#### Exercise goal
In the records below, find the line with "グローブホルダー 手袋 メンズ" and repeat it and every line after it, exactly, without any pictures.

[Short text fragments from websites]
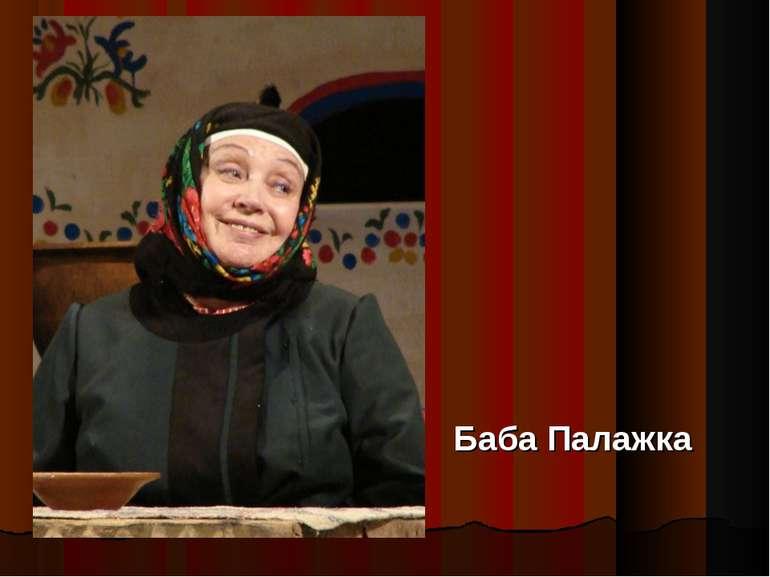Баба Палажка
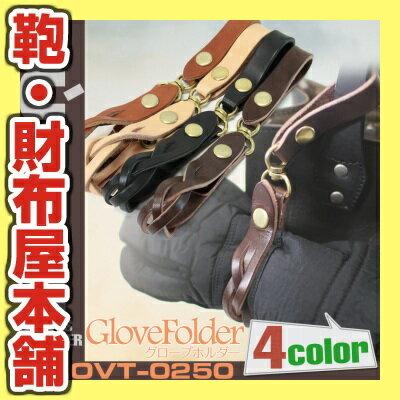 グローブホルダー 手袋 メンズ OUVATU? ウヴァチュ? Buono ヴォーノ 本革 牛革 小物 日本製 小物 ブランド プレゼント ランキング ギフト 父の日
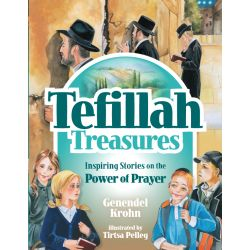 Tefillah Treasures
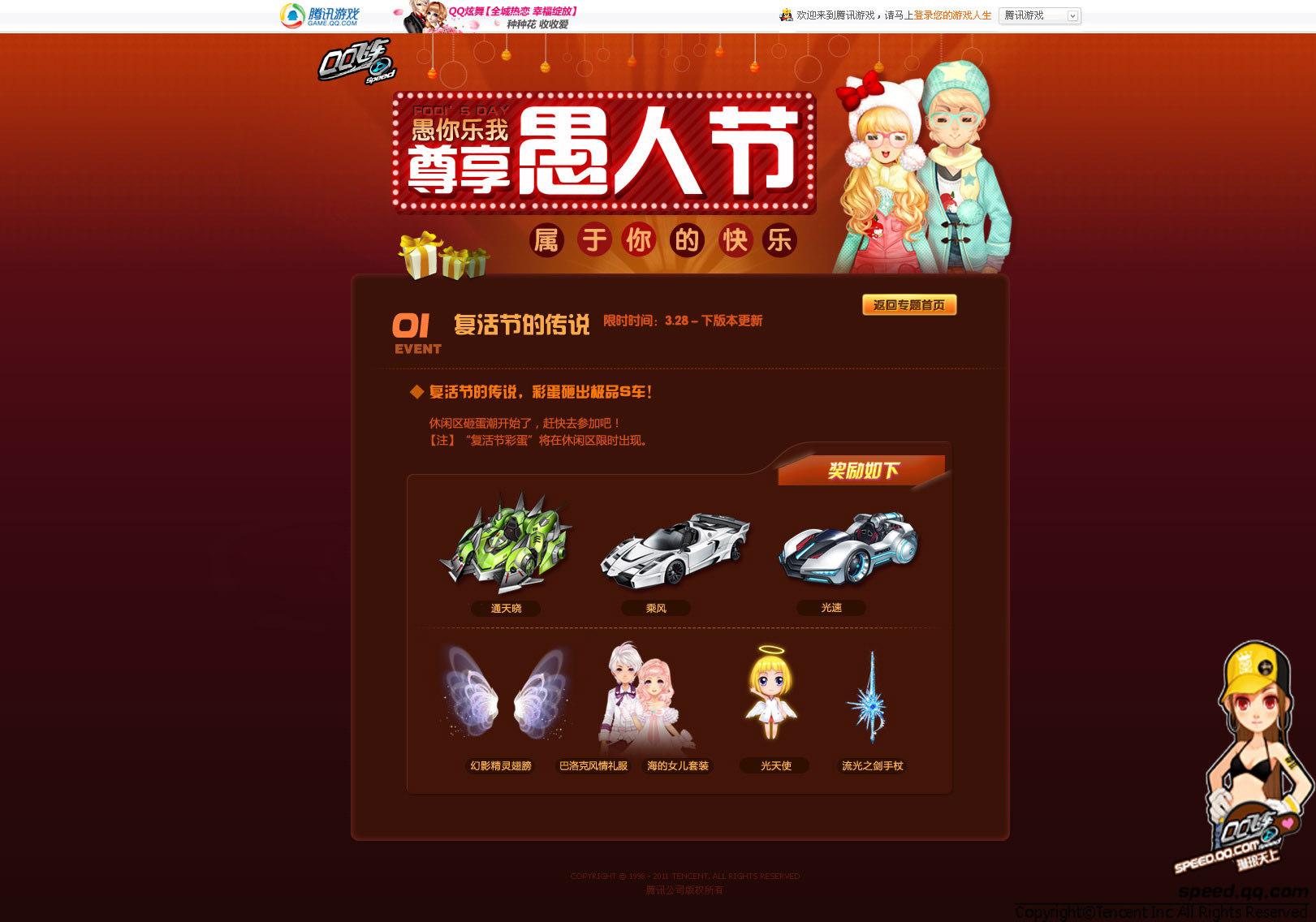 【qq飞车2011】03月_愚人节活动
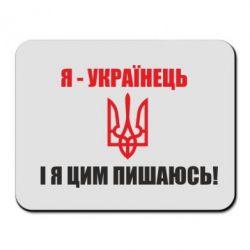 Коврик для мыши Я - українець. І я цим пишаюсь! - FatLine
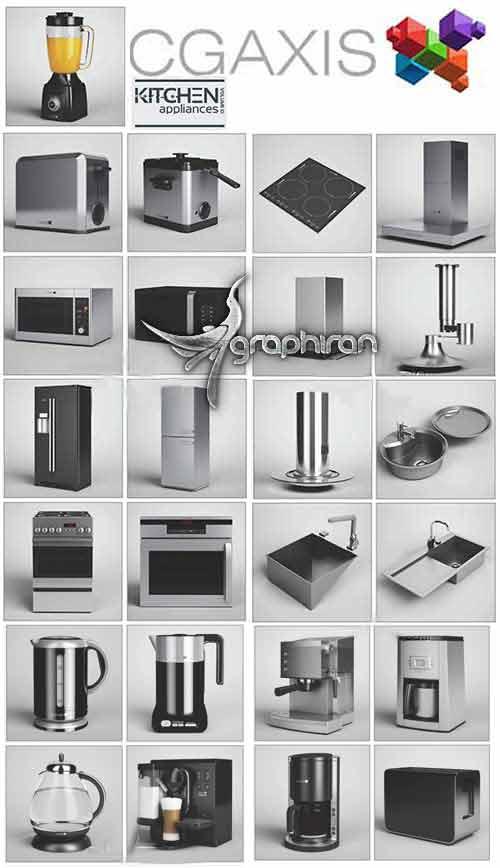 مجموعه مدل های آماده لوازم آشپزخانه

#### Output for this task
 グローブホルダー 手袋 メンズ OUVATU? ウヴァチュ? Buono ヴォーノ 本革 牛革 小物 日本製 小物 ブランド プレゼント ランキング ギフト 父の日
 Tefillah Treasures
 【qq飞车2011】03月_愚人节活动
 Коврик для мыши Я - українець. І я цим пишаюсь! - FatLine
 مجموعه مدل های آماده لوازم آشپزخانه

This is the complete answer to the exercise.